--- Task to complete ---
Your output should be the lines from the one with "class: Mammalia" through the end of the entries below, set down word for word and nothing else.
• • • •
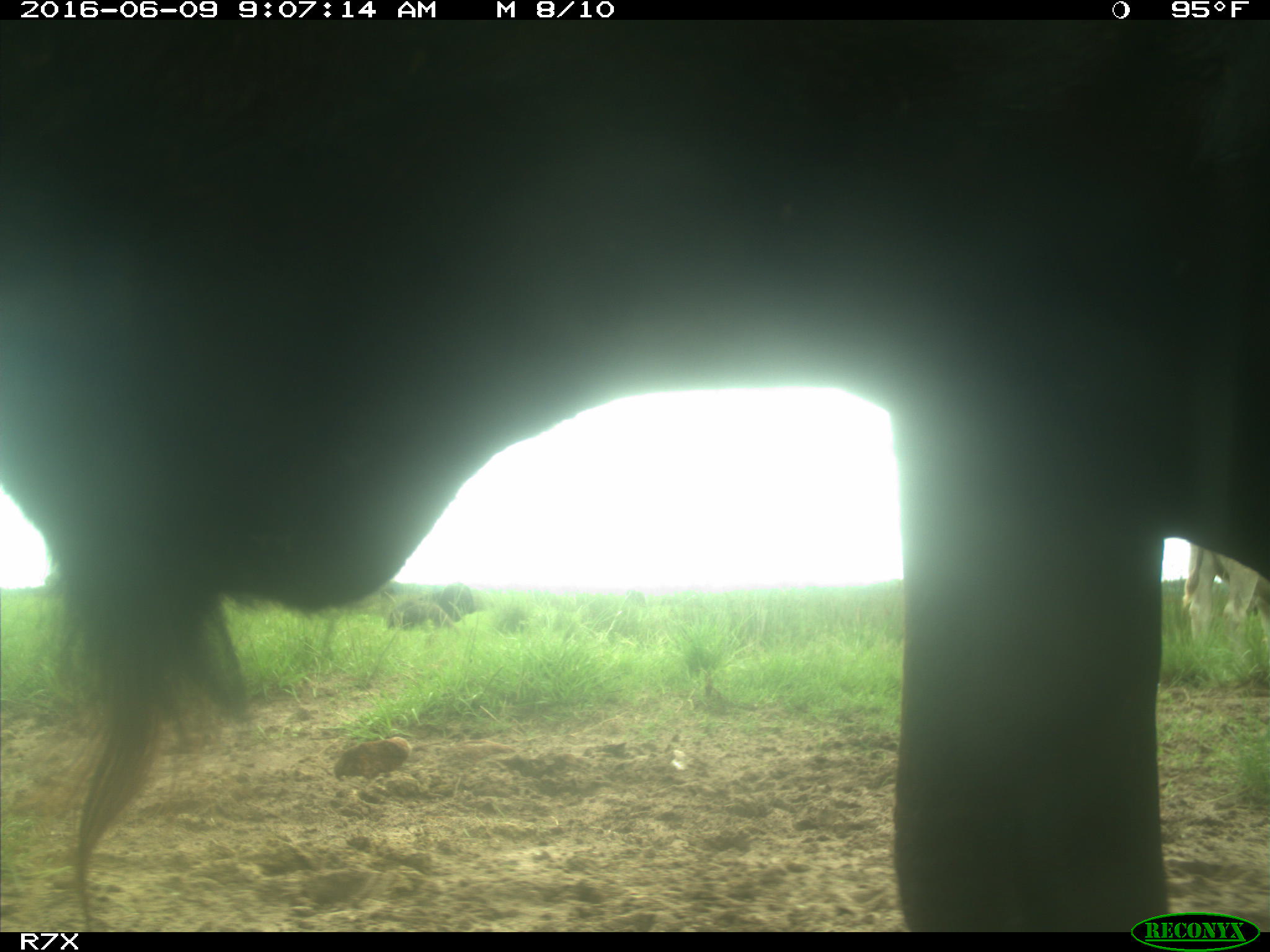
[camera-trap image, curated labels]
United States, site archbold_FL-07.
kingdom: Animalia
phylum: Chordata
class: Mammalia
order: Artiodactyla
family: Bovidae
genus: Bos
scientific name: Bos taurus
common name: domestic cow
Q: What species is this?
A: Bos taurus (domestic cow).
• • • •
--- Answer to the exercise ---
class: Mammalia
order: Artiodactyla
family: Bovidae
genus: Bos
scientific name: Bos taurus
common name: domestic cow
Q: What species is this?
A: Bos taurus (domestic cow).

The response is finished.